Yvo de Boer, director general of the Seoul-based Global Green Growth Institute (GGGI) and former executive secretary of the UN’s Framework Convention on Climate Change (UNFCCC), talks to Blue & Green Tomorrow about the obstacles that are keeping both developing countries and the west from a low-carbon revolution.

Former global chairman of Climate Change and Sustainability Services at KPMG and UN’s climate secretary from 2006 to 2010, De Boer was able to gather political leaders at Copenhagen’s climate summit in 2009, where civil groups and NGOs rallied to demand strong commitment to curb climate change.

De Boer, now the director general of the Global Green Growth Institute, an organisation supporting developing countries to promote sustainable economic growth, speaks to Ilaria Bertini about the clean energy transition in Europe and in developing countries.

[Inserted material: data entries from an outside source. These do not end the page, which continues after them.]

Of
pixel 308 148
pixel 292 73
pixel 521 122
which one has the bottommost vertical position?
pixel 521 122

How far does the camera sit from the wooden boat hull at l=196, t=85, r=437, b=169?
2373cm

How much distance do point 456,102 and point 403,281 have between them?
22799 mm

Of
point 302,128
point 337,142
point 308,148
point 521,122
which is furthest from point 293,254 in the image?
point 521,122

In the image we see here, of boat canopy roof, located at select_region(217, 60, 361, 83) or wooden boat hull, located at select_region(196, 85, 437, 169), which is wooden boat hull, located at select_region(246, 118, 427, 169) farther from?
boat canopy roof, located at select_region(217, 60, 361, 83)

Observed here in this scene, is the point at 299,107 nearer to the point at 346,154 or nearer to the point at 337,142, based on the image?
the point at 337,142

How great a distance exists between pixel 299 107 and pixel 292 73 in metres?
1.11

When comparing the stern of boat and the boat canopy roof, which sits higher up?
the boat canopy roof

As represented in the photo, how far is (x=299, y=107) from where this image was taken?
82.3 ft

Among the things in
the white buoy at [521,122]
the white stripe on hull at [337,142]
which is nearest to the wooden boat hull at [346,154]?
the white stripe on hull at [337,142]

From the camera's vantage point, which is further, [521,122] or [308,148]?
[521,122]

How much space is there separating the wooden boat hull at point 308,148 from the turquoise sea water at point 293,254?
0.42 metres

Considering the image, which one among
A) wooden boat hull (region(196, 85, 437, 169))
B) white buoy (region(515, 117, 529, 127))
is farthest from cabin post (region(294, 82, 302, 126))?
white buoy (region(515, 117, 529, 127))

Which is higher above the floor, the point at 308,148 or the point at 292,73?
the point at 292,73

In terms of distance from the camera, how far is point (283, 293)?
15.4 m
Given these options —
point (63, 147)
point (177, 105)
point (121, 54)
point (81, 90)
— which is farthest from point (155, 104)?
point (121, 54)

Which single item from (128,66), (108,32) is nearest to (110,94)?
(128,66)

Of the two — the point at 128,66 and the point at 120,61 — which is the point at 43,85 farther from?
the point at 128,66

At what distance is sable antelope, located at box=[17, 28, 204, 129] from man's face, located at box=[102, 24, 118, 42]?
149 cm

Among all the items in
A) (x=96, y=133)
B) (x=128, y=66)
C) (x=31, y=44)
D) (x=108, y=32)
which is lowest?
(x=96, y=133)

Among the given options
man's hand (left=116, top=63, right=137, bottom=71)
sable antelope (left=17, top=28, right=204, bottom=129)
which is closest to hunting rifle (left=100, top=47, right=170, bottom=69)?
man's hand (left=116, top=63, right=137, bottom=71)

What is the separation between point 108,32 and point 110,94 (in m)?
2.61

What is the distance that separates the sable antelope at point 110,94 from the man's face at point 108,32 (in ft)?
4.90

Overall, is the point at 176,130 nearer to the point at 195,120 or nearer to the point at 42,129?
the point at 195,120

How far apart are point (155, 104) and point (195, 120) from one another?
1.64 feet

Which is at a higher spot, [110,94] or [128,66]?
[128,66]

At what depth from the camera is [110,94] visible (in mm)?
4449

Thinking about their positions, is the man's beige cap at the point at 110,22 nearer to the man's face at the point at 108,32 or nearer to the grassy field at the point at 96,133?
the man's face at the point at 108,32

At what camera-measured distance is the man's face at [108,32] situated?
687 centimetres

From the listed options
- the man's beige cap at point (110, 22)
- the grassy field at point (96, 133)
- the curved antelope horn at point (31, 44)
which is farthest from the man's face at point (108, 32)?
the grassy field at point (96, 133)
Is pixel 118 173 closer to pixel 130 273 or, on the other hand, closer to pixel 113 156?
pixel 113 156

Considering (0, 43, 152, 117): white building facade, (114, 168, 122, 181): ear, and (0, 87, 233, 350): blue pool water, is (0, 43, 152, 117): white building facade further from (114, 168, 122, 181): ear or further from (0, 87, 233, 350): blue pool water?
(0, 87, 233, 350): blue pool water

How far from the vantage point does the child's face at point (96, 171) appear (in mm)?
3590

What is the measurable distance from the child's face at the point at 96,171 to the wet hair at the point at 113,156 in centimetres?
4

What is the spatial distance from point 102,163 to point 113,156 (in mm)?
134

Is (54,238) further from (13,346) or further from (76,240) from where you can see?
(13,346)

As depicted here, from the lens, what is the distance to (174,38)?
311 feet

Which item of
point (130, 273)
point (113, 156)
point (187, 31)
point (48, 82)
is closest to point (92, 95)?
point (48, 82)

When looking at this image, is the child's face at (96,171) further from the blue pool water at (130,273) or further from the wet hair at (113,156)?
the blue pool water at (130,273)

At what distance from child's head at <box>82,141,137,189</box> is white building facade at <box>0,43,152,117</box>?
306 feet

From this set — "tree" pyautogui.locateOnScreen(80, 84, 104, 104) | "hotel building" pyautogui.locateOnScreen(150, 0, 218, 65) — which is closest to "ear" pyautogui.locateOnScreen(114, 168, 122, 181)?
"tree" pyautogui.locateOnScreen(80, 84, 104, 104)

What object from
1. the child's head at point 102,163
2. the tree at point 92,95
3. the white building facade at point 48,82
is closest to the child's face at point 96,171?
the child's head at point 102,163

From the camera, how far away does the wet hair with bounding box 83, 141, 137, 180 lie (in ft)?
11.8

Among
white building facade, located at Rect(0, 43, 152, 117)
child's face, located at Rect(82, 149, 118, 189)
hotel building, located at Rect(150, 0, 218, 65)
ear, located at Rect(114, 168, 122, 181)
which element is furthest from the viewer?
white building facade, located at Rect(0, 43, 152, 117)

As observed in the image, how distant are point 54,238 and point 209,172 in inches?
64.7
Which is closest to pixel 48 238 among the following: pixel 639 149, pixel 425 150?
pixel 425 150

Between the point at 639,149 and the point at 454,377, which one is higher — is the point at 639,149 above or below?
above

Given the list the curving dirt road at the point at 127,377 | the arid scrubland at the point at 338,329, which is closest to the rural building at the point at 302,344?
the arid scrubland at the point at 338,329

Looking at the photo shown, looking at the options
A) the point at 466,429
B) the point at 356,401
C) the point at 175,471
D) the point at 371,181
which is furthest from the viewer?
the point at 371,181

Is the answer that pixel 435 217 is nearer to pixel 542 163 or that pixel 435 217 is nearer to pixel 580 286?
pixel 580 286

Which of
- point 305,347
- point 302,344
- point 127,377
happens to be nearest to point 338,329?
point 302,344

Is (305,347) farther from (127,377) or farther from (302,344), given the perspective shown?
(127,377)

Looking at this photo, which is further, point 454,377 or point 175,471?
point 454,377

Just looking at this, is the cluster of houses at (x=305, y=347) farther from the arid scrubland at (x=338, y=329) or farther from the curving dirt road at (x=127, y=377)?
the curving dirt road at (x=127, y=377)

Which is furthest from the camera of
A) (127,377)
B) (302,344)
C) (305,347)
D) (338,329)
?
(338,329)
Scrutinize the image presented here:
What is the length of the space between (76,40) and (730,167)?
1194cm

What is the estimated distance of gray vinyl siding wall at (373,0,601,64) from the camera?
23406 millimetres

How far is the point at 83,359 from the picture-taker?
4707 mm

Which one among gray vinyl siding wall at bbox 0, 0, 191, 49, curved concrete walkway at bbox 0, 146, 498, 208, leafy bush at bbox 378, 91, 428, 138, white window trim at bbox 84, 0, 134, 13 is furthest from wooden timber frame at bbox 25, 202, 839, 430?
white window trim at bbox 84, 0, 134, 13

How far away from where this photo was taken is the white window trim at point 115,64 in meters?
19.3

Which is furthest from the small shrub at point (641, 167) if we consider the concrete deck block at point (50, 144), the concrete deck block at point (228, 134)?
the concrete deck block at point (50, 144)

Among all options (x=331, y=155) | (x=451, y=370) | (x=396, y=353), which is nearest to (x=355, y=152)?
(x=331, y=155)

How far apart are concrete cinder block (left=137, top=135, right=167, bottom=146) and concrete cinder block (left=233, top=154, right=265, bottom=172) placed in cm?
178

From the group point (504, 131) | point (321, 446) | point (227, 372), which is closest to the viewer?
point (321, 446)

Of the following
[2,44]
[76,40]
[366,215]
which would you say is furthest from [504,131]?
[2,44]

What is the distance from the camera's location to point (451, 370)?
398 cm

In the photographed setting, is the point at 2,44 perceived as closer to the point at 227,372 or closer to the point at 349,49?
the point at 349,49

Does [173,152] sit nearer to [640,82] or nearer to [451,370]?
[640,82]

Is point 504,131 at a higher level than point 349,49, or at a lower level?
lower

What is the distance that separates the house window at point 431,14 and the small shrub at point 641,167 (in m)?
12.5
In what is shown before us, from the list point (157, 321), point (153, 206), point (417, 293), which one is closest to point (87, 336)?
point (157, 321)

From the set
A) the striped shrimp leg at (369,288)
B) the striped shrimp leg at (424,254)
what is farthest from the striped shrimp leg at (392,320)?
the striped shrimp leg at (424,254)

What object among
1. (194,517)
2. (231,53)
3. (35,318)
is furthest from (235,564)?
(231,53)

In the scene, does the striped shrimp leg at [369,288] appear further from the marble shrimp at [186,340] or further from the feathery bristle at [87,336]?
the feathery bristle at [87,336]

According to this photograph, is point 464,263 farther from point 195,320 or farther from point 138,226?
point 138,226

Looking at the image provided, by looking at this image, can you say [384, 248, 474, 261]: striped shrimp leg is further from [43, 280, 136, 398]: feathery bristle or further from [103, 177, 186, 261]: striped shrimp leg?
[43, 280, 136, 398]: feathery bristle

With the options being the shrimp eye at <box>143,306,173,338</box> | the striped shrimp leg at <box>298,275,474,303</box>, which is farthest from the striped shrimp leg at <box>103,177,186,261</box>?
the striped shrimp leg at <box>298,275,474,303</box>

What are the main challenges that are preventing developing countries from achieving green growth?

The first is that many developing countries are inclined to follow the economic growth model of  industrialisation of the West, because they have seen how it has worked for us. Secondly, many of them do not have the institutional or analytical capacity to understand how a different and more sustainable model of economic growth could be attractive for their country. A third aspect for many, but not all, developing countries is that the base of their economy is to sell natural resources, from minerals to wood or agricultural products, to other countries, so their economy is highly dependent on exports. This is why we as an institution help countries to understand where or how a more sustainable model can be attractive to them and to build the institutional capacity that allows them to assess what would be in their interest.